Content starts
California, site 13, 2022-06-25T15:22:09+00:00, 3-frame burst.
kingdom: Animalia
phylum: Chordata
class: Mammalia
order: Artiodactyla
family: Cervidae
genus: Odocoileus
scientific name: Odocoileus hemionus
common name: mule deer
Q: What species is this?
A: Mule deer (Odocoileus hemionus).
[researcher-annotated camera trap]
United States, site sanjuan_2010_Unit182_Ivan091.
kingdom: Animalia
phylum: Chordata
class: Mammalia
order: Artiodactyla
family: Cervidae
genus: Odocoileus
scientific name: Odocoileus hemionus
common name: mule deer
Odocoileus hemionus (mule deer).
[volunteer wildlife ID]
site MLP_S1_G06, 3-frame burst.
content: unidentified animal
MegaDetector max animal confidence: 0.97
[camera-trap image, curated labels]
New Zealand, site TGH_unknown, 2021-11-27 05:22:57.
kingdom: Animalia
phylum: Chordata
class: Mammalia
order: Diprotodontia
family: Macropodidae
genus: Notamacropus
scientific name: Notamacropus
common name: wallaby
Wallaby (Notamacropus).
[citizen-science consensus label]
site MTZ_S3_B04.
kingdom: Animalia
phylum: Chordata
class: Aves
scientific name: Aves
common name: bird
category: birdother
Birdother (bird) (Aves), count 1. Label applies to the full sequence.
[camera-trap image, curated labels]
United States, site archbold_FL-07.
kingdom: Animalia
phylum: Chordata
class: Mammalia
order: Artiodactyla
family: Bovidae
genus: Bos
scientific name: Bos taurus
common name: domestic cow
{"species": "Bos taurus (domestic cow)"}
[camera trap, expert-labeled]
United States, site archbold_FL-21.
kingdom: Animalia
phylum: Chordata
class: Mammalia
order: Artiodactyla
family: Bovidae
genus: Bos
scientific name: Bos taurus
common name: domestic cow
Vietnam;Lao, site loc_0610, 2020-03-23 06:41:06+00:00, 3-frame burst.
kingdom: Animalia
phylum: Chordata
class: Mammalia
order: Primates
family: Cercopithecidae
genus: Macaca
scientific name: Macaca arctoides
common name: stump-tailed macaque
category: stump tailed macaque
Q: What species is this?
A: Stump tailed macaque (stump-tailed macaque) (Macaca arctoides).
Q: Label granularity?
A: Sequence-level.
Content ends
WORK REQUIRED.
The whole of the data above must be given again, unaltered and complete.

ANSWER TO THIS TASK.
California, site 13, 2022-06-25T15:22:09+00:00, 3-frame burst.
kingdom: Animalia
phylum: Chordata
class: Mammalia
order: Artiodactyla
family: Cervidae
genus: Odocoileus
scientific name: Odocoileus hemionus
common name: mule deer
Q: What species is this?
A: Mule deer (Odocoileus hemionus).
[researcher-annotated camera trap]
United States, site sanjuan_2010_Unit182_Ivan091.
kingdom: Animalia
phylum: Chordata
class: Mammalia
order: Artiodactyla
family: Cervidae
genus: Odocoileus
scientific name: Odocoileus hemionus
common name: mule deer
Odocoileus hemionus (mule deer).
[volunteer wildlife ID]
site MLP_S1_G06, 3-frame burst.
content: unidentified animal
MegaDetector max animal confidence: 0.97
[camera-trap image, curated labels]
New Zealand, site TGH_unknown, 2021-11-27 05:22:57.
kingdom: Animalia
phylum: Chordata
class: Mammalia
order: Diprotodontia
family: Macropodidae
genus: Notamacropus
scientific name: Notamacropus
common name: wallaby
Wallaby (Notamacropus).
[citizen-science consensus label]
site MTZ_S3_B04.
kingdom: Animalia
phylum: Chordata
class: Aves
scientific name: Aves
common name: bird
category: birdother
Birdother (bird) (Aves), count 1. Label applies to the full sequence.
[camera-trap image, curated labels]
United States, site archbold_FL-07.
kingdom: Animalia
phylum: Chordata
class: Mammalia
order: Artiodactyla
family: Bovidae
genus: Bos
scientific name: Bos taurus
common name: domestic cow
{"species": "Bos taurus (domestic cow)"}
[camera trap, expert-labeled]
United States, site archbold_FL-21.
kingdom: Animalia
phylum: Chordata
class: Mammalia
order: Artiodactyla
family: Bovidae
genus: Bos
scientific name: Bos taurus
common name: domestic cow
Vietnam;Lao, site loc_0610, 2020-03-23 06:41:06+00:00, 3-frame burst.
kingdom: Animalia
phylum: Chordata
class: Mammalia
order: Primates
family: Cercopithecidae
genus: Macaca
scientific name: Macaca arctoides
common name: stump-tailed macaque
category: stump tailed macaque
Q: What species is this?
A: Stump tailed macaque (stump-tailed macaque) (Macaca arctoides).
Q: Label granularity?
A: Sequence-level.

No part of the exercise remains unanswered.